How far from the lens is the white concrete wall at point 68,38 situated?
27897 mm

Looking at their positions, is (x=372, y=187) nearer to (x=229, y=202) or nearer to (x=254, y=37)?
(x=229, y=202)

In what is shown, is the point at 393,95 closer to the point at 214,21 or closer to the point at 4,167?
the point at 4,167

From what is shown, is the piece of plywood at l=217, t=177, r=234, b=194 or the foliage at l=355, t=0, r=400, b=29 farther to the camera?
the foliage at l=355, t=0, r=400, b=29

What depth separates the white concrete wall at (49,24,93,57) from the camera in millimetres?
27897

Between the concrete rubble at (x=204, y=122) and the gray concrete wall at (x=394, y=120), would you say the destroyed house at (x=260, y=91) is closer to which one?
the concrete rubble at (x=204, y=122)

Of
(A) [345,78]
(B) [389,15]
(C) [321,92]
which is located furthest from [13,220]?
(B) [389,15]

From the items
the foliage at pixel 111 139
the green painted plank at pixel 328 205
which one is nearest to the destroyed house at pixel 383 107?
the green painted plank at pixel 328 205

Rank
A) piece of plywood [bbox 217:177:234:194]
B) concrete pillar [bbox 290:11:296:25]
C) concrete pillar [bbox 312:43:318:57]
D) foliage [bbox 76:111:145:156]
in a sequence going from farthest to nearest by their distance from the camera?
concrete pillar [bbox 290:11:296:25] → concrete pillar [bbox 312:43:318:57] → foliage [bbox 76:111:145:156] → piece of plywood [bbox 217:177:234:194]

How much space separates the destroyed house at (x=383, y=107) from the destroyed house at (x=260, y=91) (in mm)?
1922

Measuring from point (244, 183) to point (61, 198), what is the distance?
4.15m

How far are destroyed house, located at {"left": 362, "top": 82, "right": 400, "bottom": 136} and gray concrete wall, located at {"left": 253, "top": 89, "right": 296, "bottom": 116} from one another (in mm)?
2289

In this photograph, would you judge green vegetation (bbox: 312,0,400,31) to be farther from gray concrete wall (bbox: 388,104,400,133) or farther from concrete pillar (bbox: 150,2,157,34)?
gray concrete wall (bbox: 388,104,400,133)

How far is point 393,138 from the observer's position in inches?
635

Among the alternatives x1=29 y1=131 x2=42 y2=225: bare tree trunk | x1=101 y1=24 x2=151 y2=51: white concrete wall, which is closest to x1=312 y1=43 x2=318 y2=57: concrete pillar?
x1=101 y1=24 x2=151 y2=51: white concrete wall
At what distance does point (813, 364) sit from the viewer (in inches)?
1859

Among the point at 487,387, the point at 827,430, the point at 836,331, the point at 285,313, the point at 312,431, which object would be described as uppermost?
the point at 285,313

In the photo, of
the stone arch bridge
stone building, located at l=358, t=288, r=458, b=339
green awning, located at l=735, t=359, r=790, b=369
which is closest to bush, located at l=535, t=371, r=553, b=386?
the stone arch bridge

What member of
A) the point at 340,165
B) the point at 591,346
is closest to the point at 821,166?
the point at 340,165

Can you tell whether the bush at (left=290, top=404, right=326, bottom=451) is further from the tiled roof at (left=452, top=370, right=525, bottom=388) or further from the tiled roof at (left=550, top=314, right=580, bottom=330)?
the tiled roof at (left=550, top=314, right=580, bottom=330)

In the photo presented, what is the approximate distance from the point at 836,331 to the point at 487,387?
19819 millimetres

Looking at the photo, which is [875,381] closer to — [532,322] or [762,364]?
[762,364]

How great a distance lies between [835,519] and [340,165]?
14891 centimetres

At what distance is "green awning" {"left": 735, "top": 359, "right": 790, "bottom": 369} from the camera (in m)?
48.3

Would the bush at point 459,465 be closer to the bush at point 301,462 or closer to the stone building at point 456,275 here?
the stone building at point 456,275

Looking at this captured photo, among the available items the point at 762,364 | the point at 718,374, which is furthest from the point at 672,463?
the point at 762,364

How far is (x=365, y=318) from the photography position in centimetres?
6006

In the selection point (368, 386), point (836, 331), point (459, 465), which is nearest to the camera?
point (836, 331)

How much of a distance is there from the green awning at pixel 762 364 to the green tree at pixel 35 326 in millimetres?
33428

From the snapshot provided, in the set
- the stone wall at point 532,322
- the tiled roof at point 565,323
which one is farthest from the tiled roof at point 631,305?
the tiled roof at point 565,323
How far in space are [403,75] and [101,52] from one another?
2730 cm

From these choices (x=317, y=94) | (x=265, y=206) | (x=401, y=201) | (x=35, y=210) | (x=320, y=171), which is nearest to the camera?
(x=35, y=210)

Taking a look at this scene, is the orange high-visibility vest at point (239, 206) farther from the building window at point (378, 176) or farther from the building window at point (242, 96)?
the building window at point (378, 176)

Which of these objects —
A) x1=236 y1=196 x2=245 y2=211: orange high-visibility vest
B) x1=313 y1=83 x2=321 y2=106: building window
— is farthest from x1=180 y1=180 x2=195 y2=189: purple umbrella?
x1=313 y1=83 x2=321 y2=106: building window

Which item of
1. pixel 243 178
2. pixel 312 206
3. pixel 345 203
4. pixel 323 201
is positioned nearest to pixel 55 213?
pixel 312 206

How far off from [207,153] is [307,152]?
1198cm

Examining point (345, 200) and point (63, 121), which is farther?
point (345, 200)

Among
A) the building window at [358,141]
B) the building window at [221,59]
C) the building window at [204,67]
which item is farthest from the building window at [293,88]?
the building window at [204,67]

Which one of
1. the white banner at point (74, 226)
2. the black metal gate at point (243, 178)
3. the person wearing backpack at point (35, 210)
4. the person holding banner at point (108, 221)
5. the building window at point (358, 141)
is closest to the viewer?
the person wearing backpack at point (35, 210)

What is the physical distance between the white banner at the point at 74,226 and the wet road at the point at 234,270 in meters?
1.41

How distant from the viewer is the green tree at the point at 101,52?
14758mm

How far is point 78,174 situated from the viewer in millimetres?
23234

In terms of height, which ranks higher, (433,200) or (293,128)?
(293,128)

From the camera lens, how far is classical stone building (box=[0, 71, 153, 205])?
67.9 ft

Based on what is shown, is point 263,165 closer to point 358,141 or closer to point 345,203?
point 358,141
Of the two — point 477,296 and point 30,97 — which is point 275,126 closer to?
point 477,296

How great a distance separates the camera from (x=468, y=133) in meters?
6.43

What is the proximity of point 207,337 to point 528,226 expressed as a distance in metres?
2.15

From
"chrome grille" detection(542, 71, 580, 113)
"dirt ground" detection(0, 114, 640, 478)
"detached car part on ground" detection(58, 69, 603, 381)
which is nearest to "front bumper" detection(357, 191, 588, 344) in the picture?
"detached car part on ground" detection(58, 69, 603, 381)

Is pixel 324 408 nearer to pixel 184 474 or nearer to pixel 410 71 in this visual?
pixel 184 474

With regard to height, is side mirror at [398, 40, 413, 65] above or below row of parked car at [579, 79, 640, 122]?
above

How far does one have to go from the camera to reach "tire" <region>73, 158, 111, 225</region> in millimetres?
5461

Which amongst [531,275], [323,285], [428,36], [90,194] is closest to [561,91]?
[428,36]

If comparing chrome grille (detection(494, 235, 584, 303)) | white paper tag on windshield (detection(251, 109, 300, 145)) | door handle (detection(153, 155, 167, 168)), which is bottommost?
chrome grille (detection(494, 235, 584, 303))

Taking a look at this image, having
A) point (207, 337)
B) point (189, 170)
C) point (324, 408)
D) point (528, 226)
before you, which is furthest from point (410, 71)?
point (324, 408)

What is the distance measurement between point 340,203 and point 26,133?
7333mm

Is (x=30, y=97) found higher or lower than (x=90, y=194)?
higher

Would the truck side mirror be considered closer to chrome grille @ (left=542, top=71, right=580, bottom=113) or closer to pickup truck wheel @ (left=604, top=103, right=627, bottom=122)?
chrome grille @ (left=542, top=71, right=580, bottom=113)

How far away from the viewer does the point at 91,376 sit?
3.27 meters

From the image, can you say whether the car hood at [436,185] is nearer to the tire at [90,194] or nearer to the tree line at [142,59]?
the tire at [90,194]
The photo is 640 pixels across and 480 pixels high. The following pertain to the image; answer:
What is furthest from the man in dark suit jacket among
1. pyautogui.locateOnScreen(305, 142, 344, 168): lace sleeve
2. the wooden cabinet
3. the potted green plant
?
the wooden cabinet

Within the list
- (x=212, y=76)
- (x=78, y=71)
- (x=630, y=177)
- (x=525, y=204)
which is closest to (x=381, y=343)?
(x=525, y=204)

> [PROBLEM TO WORK ON]
Extract, exactly as they appear, the lines from the one containing "How great a distance separates" through the final line.

> [EXERCISE ANSWER]
How great a distance separates the camera from (x=468, y=133) in meters?
6.43

What is the proximity of point 207,337 to point 528,226 expressed as a distance in metres?
2.15

From
"chrome grille" detection(542, 71, 580, 113)
"dirt ground" detection(0, 114, 640, 478)
"detached car part on ground" detection(58, 69, 603, 381)
which is nearest to "front bumper" detection(357, 191, 588, 344) in the picture?
"detached car part on ground" detection(58, 69, 603, 381)

Is pixel 324 408 nearer to pixel 184 474 or nearer to pixel 410 71 in this visual?
pixel 184 474

With regard to height, is side mirror at [398, 40, 413, 65] above or below row of parked car at [579, 79, 640, 122]?
above

How far does one have to go from the camera to reach "tire" <region>73, 158, 111, 225</region> in millimetres?
5461

Which amongst [531,275], [323,285], [428,36], [90,194] is closest to [561,91]?
[428,36]

If comparing chrome grille (detection(494, 235, 584, 303)) | white paper tag on windshield (detection(251, 109, 300, 145)) | door handle (detection(153, 155, 167, 168)), which is bottommost?
chrome grille (detection(494, 235, 584, 303))

Taking a look at this image, having
A) point (207, 337)
B) point (189, 170)
C) point (324, 408)
D) point (528, 226)
before you, which is furthest from point (410, 71)?
point (324, 408)

What is the distance measurement between point 340,203 and point 26,133?
7333mm

Is (x=30, y=97) found higher or lower than (x=90, y=194)?
higher

Would the truck side mirror be considered closer to chrome grille @ (left=542, top=71, right=580, bottom=113) or closer to pickup truck wheel @ (left=604, top=103, right=627, bottom=122)?
chrome grille @ (left=542, top=71, right=580, bottom=113)

How far away from the viewer does the point at 91,376 sit?
3.27 meters

From the image, can you say whether the car hood at [436,185] is nearer to the tire at [90,194] or nearer to the tree line at [142,59]?
the tire at [90,194]
The photo is 640 pixels across and 480 pixels high. The following pertain to the image; answer:
What is furthest from the man in dark suit jacket among
1. pyautogui.locateOnScreen(305, 142, 344, 168): lace sleeve
2. the wooden cabinet
3. the potted green plant
?
the wooden cabinet

Within the list
- (x=212, y=76)
- (x=78, y=71)
- (x=630, y=177)
- (x=525, y=204)
which is closest to (x=381, y=343)?
(x=525, y=204)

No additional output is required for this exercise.